*Testo da leggere*:
IL NOSTRO spigliato revisore ha maldestramente tentato di giustificare questa inversione delle priorità costituzionali (prima la stabilità, poi i diritti incomprimibili) in base ad un inesistente obbligo europeo. 
Il Fiscal compact in realtà si limita – e già non è poco – ad imporre vincoli di natura permanente, ma non obbliga ad iscriverli in Costituzione.
La scelta dunque di “costituzionalizzare” il principio del pareggio di bilancio ricade pienamente nella responsabilità politica del Parlamento italiano. Ciò comporta il gravissimo effetto di rendere immodificabili le politiche del rigore anche nell’auspicabile ipotesi di un ravvedimento a livello europeo.
SONO PASSATI sei anni da questa improvvida riforma e il suo fallimento è ormai evidente. Un Parlamento responsabile ne prenderebbe atto e rilancerebbe le ragioni del costituzionalismo così disinvoltamente disattese. In particolare, dovrebbe essere interesse di tutte le forze politiche e sociali che si ispirano alla Costituzione proporre una controriforma che riaffermi le giuste priorità: prima i diritti fondamentali delle persone, poi le ragioni legate agli equilibri delle finanze pubbliche. Dovrebbero essere le rappresentanze politiche e sociali di sinistra a sollecitare il cambiamento, ma così non è...
UNA LEGGE COSTITUZIONALE di iniziativa popolare è stata elaborata dal Coordinamento per la Democrazia Costituzionale (proposta presentata assieme al quella sulla legge elettorale e in accordo con quella sulla scuola). Essa si propone non solo di eliminare le regole contabili definite nella sciagurata revisione del 2012, ma anche di individuare il limite delle politiche di spesa, che devono in ogni caso garantire il “rispetto dei diritti fondamentali delle persone”. È necessario raccogliere 50.000 firme nel vuoto della comunicazione e in assenza di mezzi.
UNA LEGGE costituzionale di iniziativa popolare è un azzardo, ma anche un atto estremo di responsabilità. Ci vuole in effetti coraggio per proporre al prossimo Parlamento di invertire la rotta, provando a riparare i guasti prodotti dal revisionismo costituzionale...".

2.1. Una nota in calce all'idea di un'iniziativa popolare per una legge di revisione costituzionale (che vale anche nel caso che tale revisione fosse invece proposta da una maggioranza parlamentare): poiché, quand'anche su iniziativa popolare, il diritto costituzionale di revisione è derivato, in quanto "costituito" e non "costituente", esso comporterebbe una duplice controindicazione negativa nei confronti delle vere controparti della tentata riaffermazione delle priorità legali-costituzionali (cioè le occhiute e ostili istituzioni Ue-M): 
a) si avrebbe un diritto applicabile ex nunc, cioè non utilmente opponibile come originaria e duratura violazione "obiettivamente evidente" di "norme del diritto interno di importanza fondamentale"; 
b) in conseguenza di ciò, si ratificherebbe per implicito l'antica, e altrettanto duratura incomprensione della Corte costituzionale, sulla natura dei trattati e sulla portata dell'art.11 Cost., con effetti boomerang, cioè selfdefeating, in chiave di legittimità della pretesa di sciogliersi dal vincolo esterno.

*Compito assegnato 1*:
Secondo il testo sul pareggio di bilancio in Costituzione, quante firme occorre raccogliere per la legge costituzionale di iniziativa popolare?
*Compito assegnato 2*:
Continua il testo sul pareggio di bilancio in Costituzione dopo l'ultima frase riportata.

*Dati forniti*:
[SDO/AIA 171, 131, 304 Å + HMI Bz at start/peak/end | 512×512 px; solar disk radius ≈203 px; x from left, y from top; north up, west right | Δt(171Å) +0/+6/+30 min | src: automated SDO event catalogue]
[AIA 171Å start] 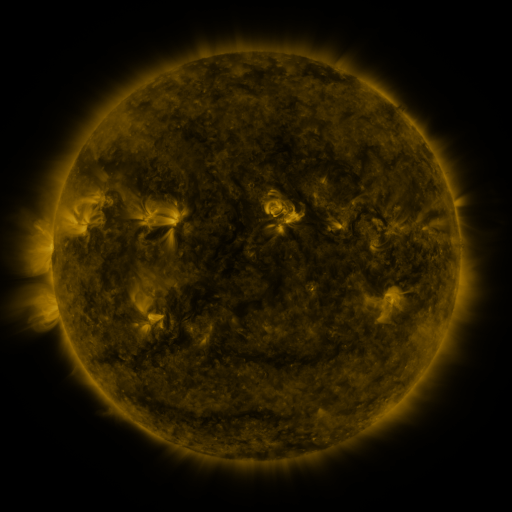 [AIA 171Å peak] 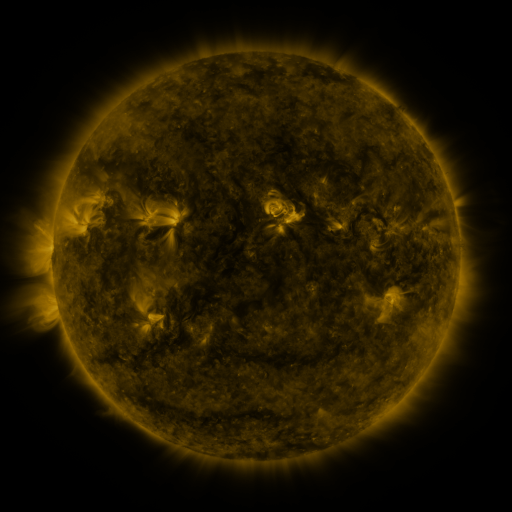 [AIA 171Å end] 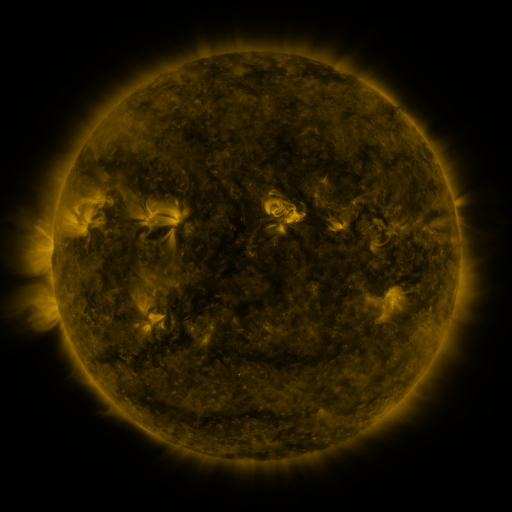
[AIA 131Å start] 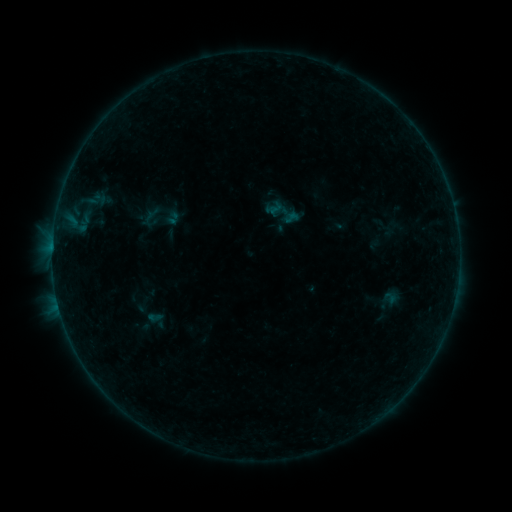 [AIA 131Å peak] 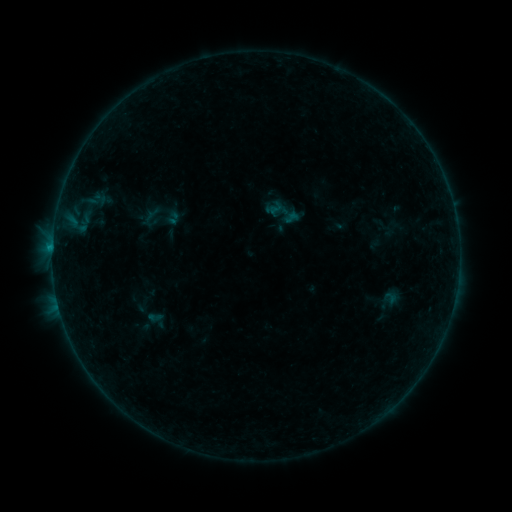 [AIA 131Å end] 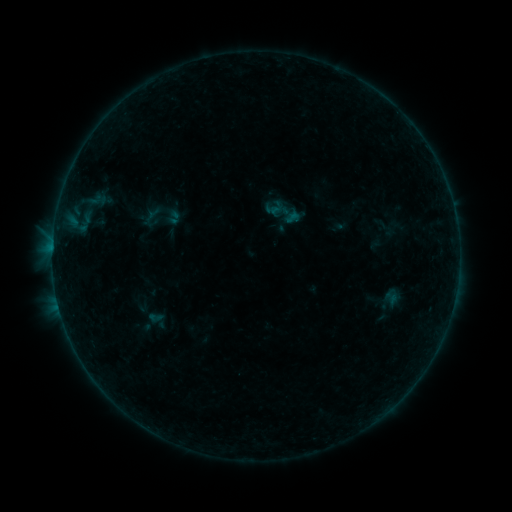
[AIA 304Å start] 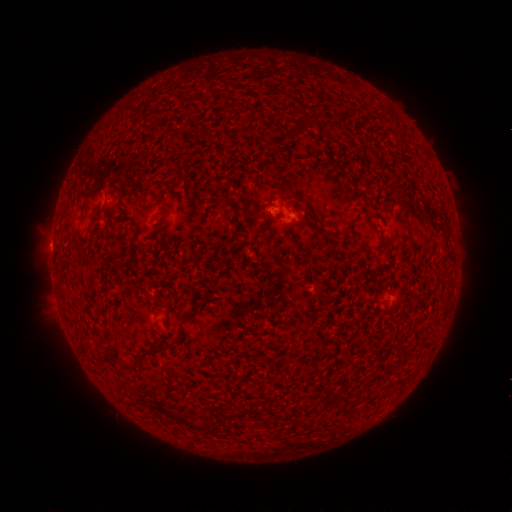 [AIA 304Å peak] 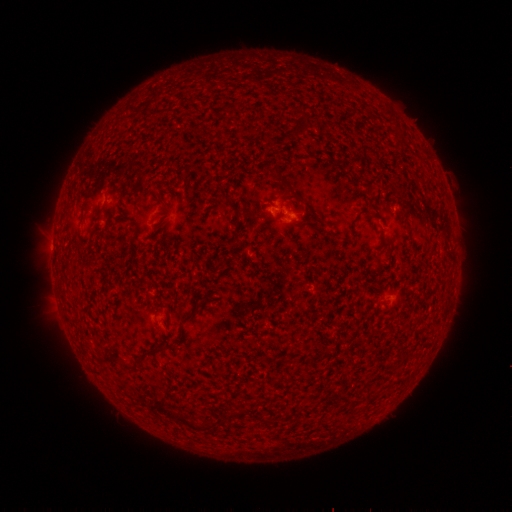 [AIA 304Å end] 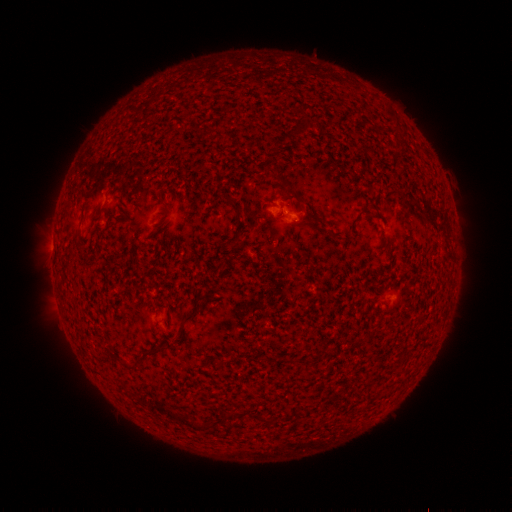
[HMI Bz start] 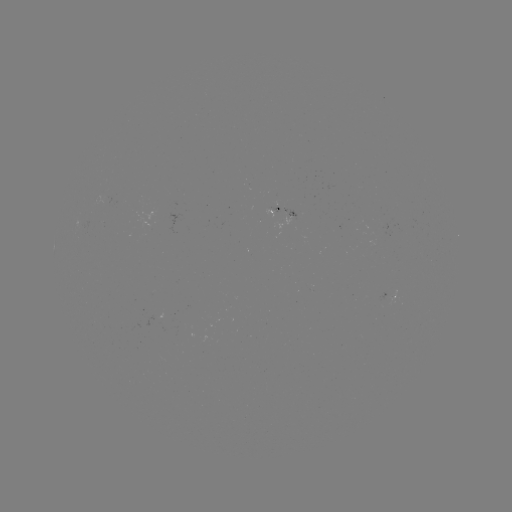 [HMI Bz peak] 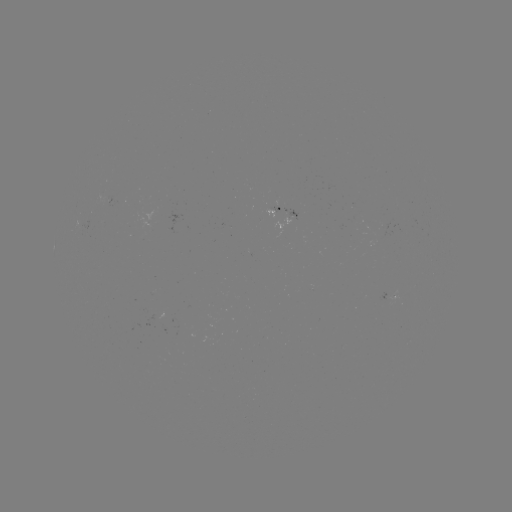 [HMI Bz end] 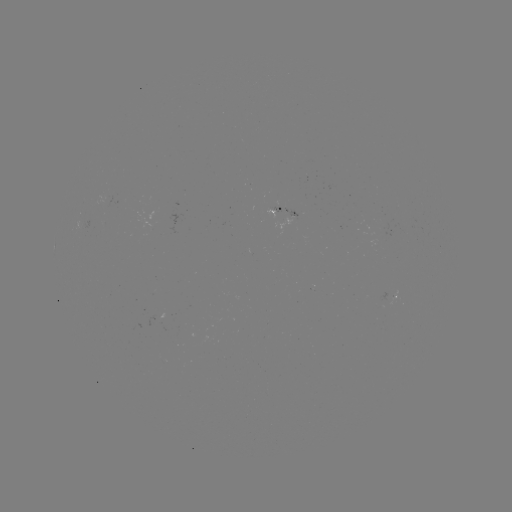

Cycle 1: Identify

*Risposta finale 1*:
50.000 firme.

*Risposta finale 2*:
2.2. Insomma si tratterebbe di convalidare e "rimuovere" il problema fondamentale, - e non irrimediabile, poiché le norme costituzionali non sono abrogabili per desuetudine e l'illecito derivante dalla loro violazione non dovrebbe essere prescrittibile-, del perché e del come i "controlimiti" non siano mai stati effettivamente applicati (qui, p.11, per un suggerimento illuminante di Luciani)
Sul piano inevitabile dei rapporti di diritto internazionale, sarebbe estremamente rischioso determinare, sia pure indirettamente, una sorta di sanatoria di una gravissima fase di sospensione del dettato costituzionale non revisionabile, e affrontare una difficile conflittualità politico-internazionale che, invece, dovrebbe poter essere prevenuta. Specialmente facendo le proprie mosse (almeno nella fase di avvio) all'interno dell'eurozona (qui, p.2), come ha dovuto apprendere a sue spese la Grecia.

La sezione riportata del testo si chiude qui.